#### [Alıntı metin]
##########

4 Aralık 2010 Cumartesi

Hieron'un Tacı...


Sirakuza Kralı Hieron, görkemine daha yakışır bir taç yaptırmak istiyordu, buyurdu, kuyumcubaşıya saray hazinesinden bir altın külçesi verdiler.

Kuyumcubaşı aylarca çalıştı, ortaya pek güzel bir yapıt çıkardı, ama kralın içine bir kurt düştü: Kuyumcu, verilen altının tümünü yapımda kullanmış mıydı? Yoksa işin içine bir başka maden katarak altından çalmış mıydı? Tacın ağırlığı kuyumcubaşıya teslim edilen altın külçesine eşitti. Ancak bu bilgi sorunu çözmüyordu.

Kral Hieron, sorunun yanıtını kendi kendine veremeyince, amcasının oğlu Arşimet’e başvurdu.

Arşimet düşündü: Diyelim ki kuyumcu, altına gümüş katarak bir alaşım oluşturdu; bu durumda tacın -ağırlığı altın külçesine eşit olduğuna göre- hacmi büyümüş olmalıydı. Çünkü gümüş altından hafifti. Gel gör ki bunca süsü püsü, oyması işlemesi, girdisi çıktısı bulunan tacın hacmini ölçmek olanaksızdı. Ne yapmalıydı? Sorun Arşimet’in kafasına saplanmıştı. Nereye gitse, bu konuyu düşünüyordu. Bir gün ağzına kadar dolu banyoya girdiğinde taşan suları görünce bağırdı:

- Buldum, buldum!..

##########

#### [Veri bölümü]
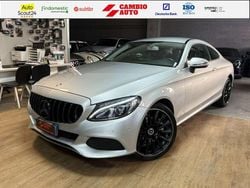 Grigio Usata 2018 Mercedes C220 Premium Plus Coupé | 21.499 € (Ottimo prezzo)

##########

#### [Görevler ve alıştırmalar]
1: Hieron'un tacını anlatan metne dayanarak aşağıdaki soruları yanıtlayınız.
(a) Kuyumcubaşıya saray hazinesinden ne verilmiştir?
(b) Kral Hieron, sorunun yanıtını kendisi bulamayınca kime başvurmuştur?
(c) Arşimet'in akıl yürütmesine göre kuyumcu altına gümüş kattıysa tacın hacmi nasıl değişmiş olmalıydı?
2: Hieron'un tacını anlatan metni, son cümlesinden sonrasını yazarak sürdürünüz.

#### [Görev yanıtları]
1:
(a) Bir altın külçesi verilmiştir.
(b) Amcasının oğlu Arşimet'e başvurmuştur.
(c) Tacın hacmi büyümüş olmalıydı.

2:
Kuyumcuya verilen altın külçesine eşit bir başka altını su dolu bir kaba batırmalı, taşan suyu tartmalı. Sonra aynı deneyi taçla yapmalı, iki deneyde taşan su eşit ağırlıkta ise kuyumcu namusludur, değilse hırsızdır.

Ünlü Arşimet yasasının böyle bulunduğunu kitaplar yazarlar; öykü doğru mudur, uydurma mıdır, Allah bilir; ama yakıştırma olsa da gerçek tadını vermektedir.

*

Ne zaman süslü püslü, işlemeli oymalı, girdili çıktılı bir yazı okusam Kral Hieron’un tacını anımsarım. Niçin?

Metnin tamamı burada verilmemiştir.